#### SELECTED TEXT
Most studies in this field focus on reducing SSI as the primary outcome (Gillespie et al, 2022). However, several large multicentre RCTs have found conflicting evidence supporting the use of ciNPWT, with some studies finding ciNPWT reduced SSI risk (Hyldig et al, 2019; Gillespie et al, 2021), and other studies finding ciNPWT led to no significant difference in SSI compared with standard dressings (Tuuli et al, 2020). Furthermore, a recent retrospective study by Buzhardt et al (2021) discovered ciNPWT increased the risk of SSI, suggesting the use of this therapy may lead to harm.

However, the study designs have low homogeneity meaning that results from these studies may not be directly comparable (Gillespie et al, 2022). Differences in ciNPWT devices used, the criteria used to define SSI and study follow-up protocol may have affected the results gained in each study (Gillespie et al, 2022). There is also little evidence to support the use of ciNPWT when examining secondary outcome measures such as wound dehiscence, haematoma/seroma formation and long-term cosmetic appearance of scars (Wihbey et al, 2018; Hyldig et al, 2020; Gillespie et al, 2021).

#### PROMPT 1
Answer these questions from the ciNPWT passage:
(a) Which study found no significant difference in SSI between ciNPWT and standard dressings?
(b) What type of study did Buzhardt et al (2021) carry out?
(c) What three differences between studies may have affected their results?
#### PROMPT 2
Please copy the part of the ciNPWT passage that opens with "Most studies in" and closes with "lead to harm.".
The rows come from a source unrelated to the ciNPWT passage.

#### SUPPLIED MATERIAL
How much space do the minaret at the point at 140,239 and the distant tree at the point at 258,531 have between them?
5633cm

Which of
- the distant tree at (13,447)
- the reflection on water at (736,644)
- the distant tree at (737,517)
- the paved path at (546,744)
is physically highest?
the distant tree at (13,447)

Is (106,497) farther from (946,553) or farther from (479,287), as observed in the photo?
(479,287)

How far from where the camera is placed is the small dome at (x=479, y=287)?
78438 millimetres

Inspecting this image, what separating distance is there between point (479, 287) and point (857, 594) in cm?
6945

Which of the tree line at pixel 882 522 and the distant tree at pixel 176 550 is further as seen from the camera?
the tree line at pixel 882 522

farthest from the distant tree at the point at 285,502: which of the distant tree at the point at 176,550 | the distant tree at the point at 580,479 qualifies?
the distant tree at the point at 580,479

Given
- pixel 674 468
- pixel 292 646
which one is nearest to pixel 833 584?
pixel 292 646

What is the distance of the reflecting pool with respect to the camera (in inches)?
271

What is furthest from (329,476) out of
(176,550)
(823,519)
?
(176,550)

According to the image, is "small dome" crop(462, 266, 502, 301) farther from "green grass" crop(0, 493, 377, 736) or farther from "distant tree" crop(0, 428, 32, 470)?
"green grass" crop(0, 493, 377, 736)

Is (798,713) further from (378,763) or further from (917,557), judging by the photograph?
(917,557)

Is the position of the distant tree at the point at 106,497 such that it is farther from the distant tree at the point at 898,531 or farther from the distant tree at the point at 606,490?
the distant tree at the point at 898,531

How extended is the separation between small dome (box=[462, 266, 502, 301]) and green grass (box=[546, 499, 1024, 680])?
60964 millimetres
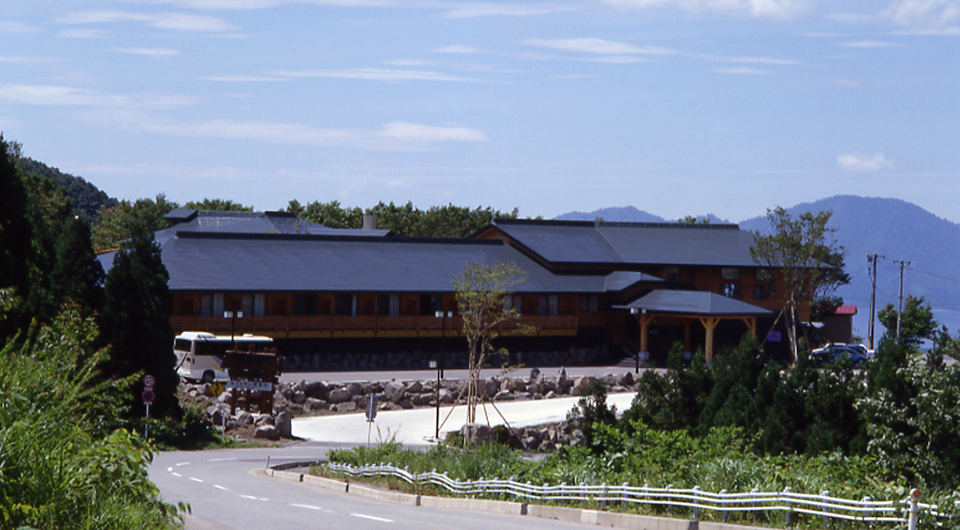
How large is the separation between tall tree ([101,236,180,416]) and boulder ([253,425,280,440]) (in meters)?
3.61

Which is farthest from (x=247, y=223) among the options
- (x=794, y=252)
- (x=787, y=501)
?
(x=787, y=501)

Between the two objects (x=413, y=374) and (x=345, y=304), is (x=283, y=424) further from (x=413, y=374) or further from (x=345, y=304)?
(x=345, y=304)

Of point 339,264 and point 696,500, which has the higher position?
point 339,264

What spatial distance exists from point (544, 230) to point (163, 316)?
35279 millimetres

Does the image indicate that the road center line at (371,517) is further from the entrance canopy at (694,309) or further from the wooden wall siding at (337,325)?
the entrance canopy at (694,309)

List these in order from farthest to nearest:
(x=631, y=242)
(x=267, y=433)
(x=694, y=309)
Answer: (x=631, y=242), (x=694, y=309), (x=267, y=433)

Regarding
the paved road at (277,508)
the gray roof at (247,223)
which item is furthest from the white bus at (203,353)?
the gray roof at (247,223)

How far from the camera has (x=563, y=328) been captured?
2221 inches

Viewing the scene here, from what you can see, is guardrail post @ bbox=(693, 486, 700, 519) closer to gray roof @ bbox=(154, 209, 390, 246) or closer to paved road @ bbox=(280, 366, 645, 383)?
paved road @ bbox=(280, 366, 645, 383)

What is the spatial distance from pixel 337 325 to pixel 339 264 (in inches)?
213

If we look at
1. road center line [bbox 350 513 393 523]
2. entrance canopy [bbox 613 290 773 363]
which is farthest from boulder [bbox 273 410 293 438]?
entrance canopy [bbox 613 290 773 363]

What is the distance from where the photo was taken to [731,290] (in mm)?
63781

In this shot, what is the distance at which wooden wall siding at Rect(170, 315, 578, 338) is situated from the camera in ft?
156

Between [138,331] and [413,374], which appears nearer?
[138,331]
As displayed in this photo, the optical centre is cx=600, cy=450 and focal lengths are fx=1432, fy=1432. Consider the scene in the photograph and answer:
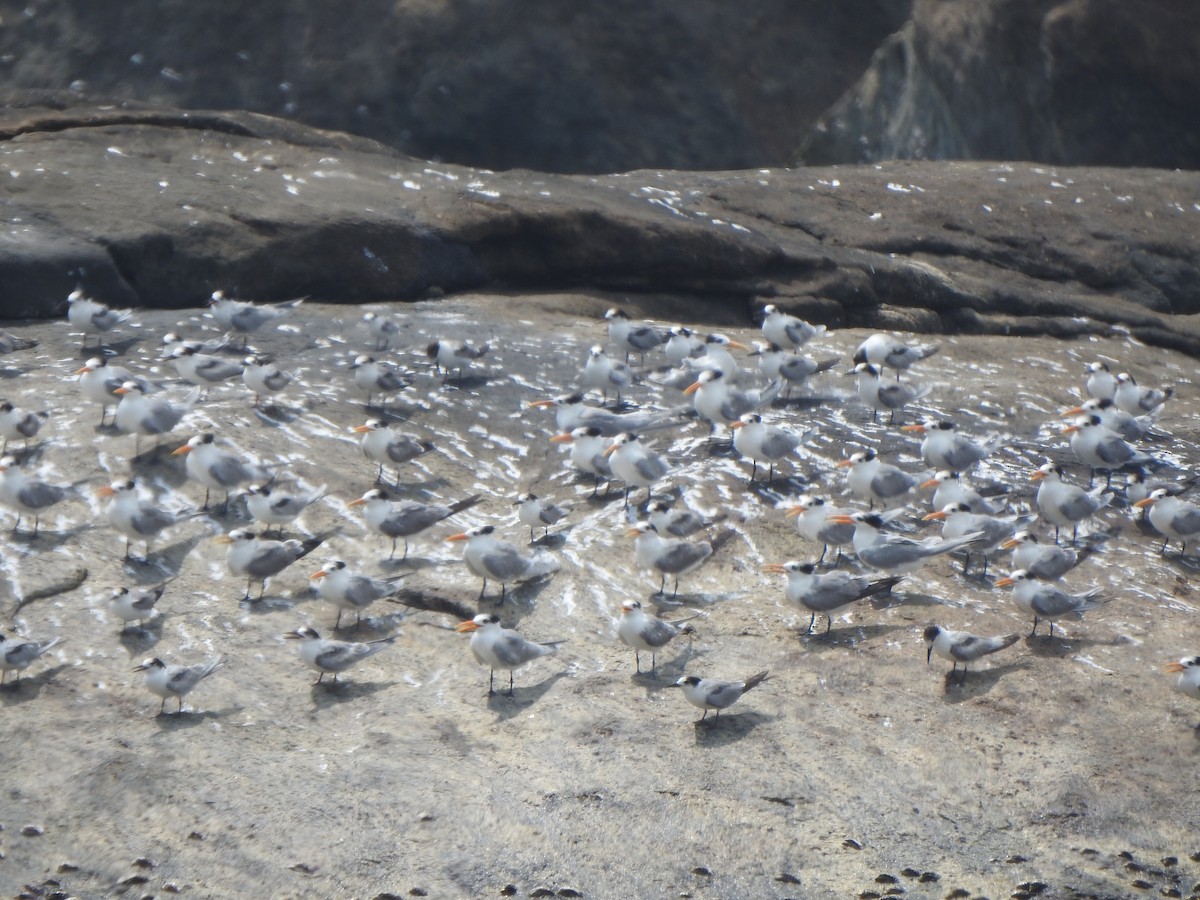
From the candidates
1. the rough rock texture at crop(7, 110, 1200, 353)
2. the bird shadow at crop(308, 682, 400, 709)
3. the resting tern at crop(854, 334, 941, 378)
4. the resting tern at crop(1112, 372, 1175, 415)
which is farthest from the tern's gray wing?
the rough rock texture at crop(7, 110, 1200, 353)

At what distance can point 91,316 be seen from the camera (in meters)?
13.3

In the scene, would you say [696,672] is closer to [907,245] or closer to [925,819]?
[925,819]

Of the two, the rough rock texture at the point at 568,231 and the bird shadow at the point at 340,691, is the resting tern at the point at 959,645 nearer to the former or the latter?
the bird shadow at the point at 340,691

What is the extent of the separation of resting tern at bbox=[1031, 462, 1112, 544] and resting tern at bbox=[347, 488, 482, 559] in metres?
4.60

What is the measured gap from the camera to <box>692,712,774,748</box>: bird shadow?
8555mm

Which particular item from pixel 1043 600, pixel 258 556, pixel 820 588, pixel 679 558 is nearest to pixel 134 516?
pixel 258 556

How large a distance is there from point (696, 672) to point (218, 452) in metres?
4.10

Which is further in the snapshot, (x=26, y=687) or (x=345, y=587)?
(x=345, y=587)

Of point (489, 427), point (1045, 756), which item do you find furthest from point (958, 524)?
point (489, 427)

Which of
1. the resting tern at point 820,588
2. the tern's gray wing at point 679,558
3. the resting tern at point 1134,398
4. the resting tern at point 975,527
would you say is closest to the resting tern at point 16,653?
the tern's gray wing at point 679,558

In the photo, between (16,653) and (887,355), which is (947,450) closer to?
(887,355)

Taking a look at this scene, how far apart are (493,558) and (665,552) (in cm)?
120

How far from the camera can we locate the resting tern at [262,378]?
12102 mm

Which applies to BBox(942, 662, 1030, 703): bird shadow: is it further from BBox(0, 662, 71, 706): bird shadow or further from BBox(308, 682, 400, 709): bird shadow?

#### YOUR SOLUTION 1
(a) Tuuli et al, 2020
(b) A retrospective study
(c) The ciNPWT devices used, the criteria used to define SSI, and the study follow-up protocol

#### YOUR SOLUTION 2
Most studies in this field focus on reducing SSI as the primary outcome (Gillespie et al, 2022). However, several large multicentre RCTs have found conflicting evidence supporting the use of ciNPWT, with some studies finding ciNPWT reduced SSI risk (Hyldig et al, 2019; Gillespie et al, 2021), and other studies finding ciNPWT led to no significant difference in SSI compared with standard dressings (Tuuli et al, 2020). Furthermore, a recent retrospective study by Buzhardt et al (2021) discovered ciNPWT increased the risk of SSI, suggesting the use of this therapy may lead to harm.